Veterans’ Minister Johnny Mercer Faces Jail Threat for Refusing to Disclose SAS Whistleblowers’ Names in Afghan Killing Inquiry

In a dramatic turn of events, Veterans’ Minister Johnny Mercer faces the threat of jail time after a judge ordered him to disclose the names of whistleblowing soldiers who divulged information about alleged unlawful killings by the UK SAS in Afghanistan.

Mercer, a former Army officer, had previously testified at a public inquiry, asserting that ‘multiple sources’ had informed him of executions carried out by the SAS during the conflict but refused to unveil their identities.

Section 21 Notice Compels Mercer to Disclose Sources or Face Jail

Mercer has been served with a Section 21 notice, compelling him to reveal the identities of his sources regarding the alleged SAS executions.
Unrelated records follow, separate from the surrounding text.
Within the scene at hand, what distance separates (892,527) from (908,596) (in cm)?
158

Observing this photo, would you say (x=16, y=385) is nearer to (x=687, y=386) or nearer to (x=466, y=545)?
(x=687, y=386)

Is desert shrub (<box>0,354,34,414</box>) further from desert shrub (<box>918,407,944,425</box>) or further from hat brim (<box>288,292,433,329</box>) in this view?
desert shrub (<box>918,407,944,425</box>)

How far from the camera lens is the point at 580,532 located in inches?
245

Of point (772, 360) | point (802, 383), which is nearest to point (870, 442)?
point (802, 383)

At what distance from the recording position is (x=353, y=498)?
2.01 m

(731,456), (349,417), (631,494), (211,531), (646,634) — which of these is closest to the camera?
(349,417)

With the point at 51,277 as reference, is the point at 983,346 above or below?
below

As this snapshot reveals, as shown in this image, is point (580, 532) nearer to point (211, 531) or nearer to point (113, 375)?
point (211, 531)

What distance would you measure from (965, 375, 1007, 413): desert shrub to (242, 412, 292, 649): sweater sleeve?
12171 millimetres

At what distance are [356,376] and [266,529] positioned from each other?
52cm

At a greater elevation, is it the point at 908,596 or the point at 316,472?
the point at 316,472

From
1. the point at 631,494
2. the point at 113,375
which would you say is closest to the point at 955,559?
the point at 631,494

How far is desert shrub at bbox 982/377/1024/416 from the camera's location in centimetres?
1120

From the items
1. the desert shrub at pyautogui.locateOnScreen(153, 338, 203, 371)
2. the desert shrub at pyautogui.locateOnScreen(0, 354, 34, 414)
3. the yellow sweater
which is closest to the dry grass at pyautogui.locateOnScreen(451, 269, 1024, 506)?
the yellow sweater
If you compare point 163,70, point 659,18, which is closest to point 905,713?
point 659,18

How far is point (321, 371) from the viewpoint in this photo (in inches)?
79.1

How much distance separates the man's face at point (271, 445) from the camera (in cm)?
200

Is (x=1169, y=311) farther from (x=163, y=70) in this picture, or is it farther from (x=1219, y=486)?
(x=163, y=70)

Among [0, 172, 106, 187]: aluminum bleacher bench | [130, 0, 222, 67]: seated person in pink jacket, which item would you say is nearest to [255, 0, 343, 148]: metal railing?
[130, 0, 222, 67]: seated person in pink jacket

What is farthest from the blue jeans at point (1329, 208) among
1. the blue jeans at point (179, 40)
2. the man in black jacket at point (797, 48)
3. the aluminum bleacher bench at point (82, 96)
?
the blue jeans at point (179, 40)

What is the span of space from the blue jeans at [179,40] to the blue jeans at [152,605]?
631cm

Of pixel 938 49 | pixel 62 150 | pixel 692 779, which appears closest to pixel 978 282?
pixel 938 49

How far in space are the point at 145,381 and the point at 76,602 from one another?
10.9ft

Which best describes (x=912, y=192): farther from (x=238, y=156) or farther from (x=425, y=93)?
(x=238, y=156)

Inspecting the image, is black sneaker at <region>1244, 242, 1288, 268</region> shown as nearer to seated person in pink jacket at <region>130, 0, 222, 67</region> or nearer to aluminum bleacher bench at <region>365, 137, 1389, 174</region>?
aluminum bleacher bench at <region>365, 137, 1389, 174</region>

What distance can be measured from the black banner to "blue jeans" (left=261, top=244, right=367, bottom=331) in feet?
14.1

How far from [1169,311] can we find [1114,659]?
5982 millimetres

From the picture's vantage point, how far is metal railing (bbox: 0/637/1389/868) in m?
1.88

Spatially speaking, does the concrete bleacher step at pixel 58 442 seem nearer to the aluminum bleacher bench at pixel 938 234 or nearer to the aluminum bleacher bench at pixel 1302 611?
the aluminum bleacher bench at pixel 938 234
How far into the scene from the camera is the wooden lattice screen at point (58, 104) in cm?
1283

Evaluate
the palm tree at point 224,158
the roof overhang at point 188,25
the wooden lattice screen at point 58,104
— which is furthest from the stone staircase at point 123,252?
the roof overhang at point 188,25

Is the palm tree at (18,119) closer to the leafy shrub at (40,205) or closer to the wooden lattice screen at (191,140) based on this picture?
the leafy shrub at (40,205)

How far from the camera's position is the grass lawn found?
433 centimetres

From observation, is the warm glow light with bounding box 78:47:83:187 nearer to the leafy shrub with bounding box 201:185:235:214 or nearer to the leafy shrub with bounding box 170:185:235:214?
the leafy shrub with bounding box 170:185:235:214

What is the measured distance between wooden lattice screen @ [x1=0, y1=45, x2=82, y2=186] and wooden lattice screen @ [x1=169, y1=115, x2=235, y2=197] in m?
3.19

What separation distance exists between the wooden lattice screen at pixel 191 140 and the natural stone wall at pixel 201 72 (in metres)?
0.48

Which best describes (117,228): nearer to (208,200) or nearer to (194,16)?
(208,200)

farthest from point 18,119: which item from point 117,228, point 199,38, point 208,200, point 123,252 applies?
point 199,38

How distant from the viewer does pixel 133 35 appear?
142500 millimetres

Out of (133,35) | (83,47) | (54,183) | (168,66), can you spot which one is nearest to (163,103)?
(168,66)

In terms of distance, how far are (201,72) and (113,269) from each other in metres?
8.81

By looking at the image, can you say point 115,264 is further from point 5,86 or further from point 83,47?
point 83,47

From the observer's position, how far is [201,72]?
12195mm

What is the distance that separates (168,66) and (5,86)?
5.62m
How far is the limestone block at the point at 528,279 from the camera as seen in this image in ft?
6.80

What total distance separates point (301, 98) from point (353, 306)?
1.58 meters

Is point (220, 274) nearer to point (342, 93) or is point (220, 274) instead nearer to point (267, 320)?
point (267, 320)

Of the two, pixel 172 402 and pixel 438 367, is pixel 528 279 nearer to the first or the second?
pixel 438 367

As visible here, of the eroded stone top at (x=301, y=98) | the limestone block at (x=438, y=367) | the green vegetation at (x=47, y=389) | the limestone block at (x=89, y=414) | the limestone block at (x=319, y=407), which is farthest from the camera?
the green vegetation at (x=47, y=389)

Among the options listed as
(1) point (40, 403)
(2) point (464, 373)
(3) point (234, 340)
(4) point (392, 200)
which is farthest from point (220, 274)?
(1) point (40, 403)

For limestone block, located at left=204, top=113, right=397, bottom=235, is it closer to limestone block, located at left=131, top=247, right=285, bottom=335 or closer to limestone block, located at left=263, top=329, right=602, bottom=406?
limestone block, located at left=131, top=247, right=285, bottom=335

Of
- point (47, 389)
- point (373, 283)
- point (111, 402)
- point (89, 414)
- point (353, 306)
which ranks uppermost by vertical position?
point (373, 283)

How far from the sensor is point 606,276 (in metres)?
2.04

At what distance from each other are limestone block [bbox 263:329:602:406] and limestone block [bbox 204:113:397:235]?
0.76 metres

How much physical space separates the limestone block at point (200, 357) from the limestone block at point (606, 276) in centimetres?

Failure to comply could result in fines or imprisonment for up to 51 weeks.

Despite facing pressure to disclose the names during his testimony, Mercer remained steadfast in his refusal, citing the importance of preserving the confidentiality of his contacts and maintaining his integrity.

Tensions Rise as Mercer Defends Whistleblower Confidentiality

During a tense exchange at the Royal Courts of Justice, Mercer reiterated his refusal to divulge the names of the whistleblowers, prompting warnings from the inquiry’s chairman, Sir Charles Haddon-Cave, about the significant powers at his disposal.

Despite these warnings, Mercer has reportedly ignored the request to reveal the identities, risking contempt charges and potential breaches of the ministerial code.

Outcry Over Threat of Prosecution

The prospect of Mercer facing prosecution for upholding his promise of anonymity to whistleblowers has sparked outrage among military figures and supporters.

Former Chief of the General Staff, Lord Dannatt, condemned the move as ‘outrageous,’ emphasizing Mercer’s commitment to protecting whistleblowers and the public interest.

Critics argue that compelling Mercer to disclose the identities could deter future whistleblowers from coming forward, hindering accountability and transparency in military operations.

Inquiry Investigates Alleged SAS Executions in Afghanistan

Meanwhile, the inquiry continues its investigation into allegations that special forces, including the SAS, had a policy of executing Afghan males deemed of ‘fighting age’ between 2010 and 2013.

Afghan families have accused the unit of conducting a ‘campaign of murder’ against civilians, prompting calls for accountability and justice amid claims of a cover-up.